From the forum post about stripping tweet files down to their content, quote the passage that starts with "I am new to" and goes on through "look delicious! http://....".

+++ Extract provided

0

I am new to python. I have 1000 files in a folder and I want to run a block of code on all the files in the folder. The files contains textual content (tweets) and I want to remove the "https" and remove all the columns (eg. timestamp, article id etc) apart from the tweet content column Any help would be extremely appreciated.

The columns are ARTICLE_ID HEADLINE AUTHOR CONTENT ARTICLE_URL MEDIA_PROVIDER. My interest of variable is only the Content column

E.g.

The key to a successful backyard BBQ? infused cupcakes. RT if they look delicious! http://....

I want it to look like

The key to a successful backyard BBQ? infused cupcakes. RT if they look delicious!

++++++
+++ Data section

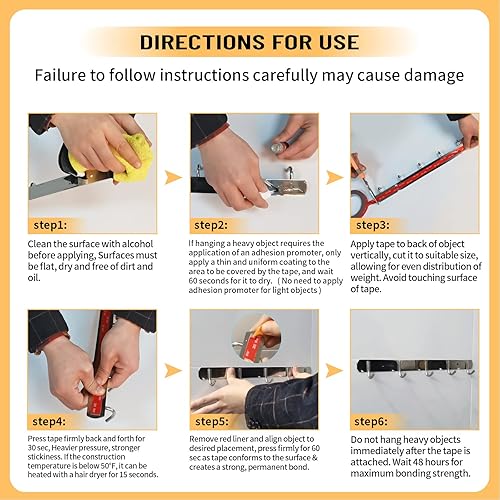 DIRECTIONS FOR USE

Failure to follow instructions carefully may cause damage

step1:

Clean the surface with alcohol before applying, Surfaces must be flat, dry and free of dirt and oil.

step2:

If hanging a heavy object requires the application of an adhesion promoter, only apply a thin and uniform coating to the area to be covered by the tape, and wait 60 seconds for it to dry. （No need to apply adhesion promoter for light objects）

step3:

Apply tape to back of object vertically, cut it to suitable size, allowing for even distribution of weight. Avoid touching surface of tape.

step4:

Press tape firmly back and forth for 30 sec, Heavier pressure, stronger stickiness. If the construction temperature is below 50°F, it can be heated with a hair dryer for 15 seconds.

step5:

Remove red liner and align object to desired placement, press firmly for 60 sec as tape conforms to the surface & creates a strong, permanent bond.

step6:

Do not hang heavy objects immediately after the tape is attached. Wait 48 hours for maximum bonding strength.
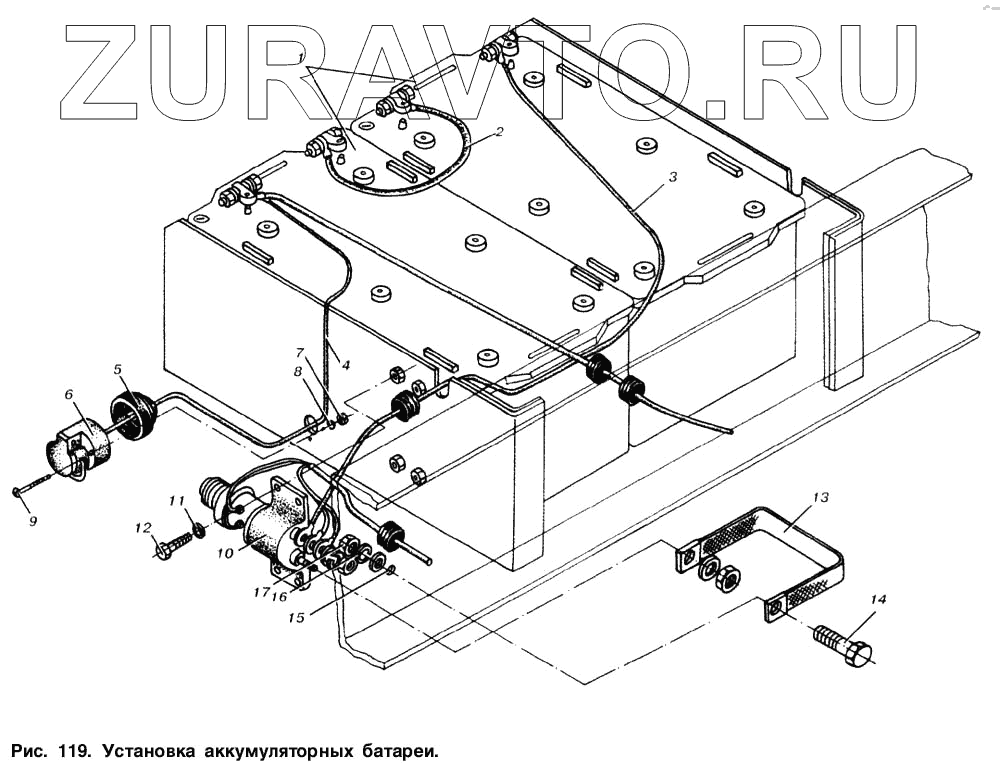 ZURAVTO.RU

1
2
3
4
5
6
7
8
9
10
11
12
13
14
15
16
17

Рис. 119. Установка аккумуляторных батареи.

++++++

> Your response
I am new to python. I have 1000 files in a folder and I want to run a block of code on all the files in the folder. The files contains textual content (tweets) and I want to remove the "https" and remove all the columns (eg. timestamp, article id etc) apart from the tweet content column Any help would be extremely appreciated.

The columns are ARTICLE_ID HEADLINE AUTHOR CONTENT ARTICLE_URL MEDIA_PROVIDER. My interest of variable is only the Content column

E.g.

The key to a successful backyard BBQ? infused cupcakes. RT if they look delicious! http://....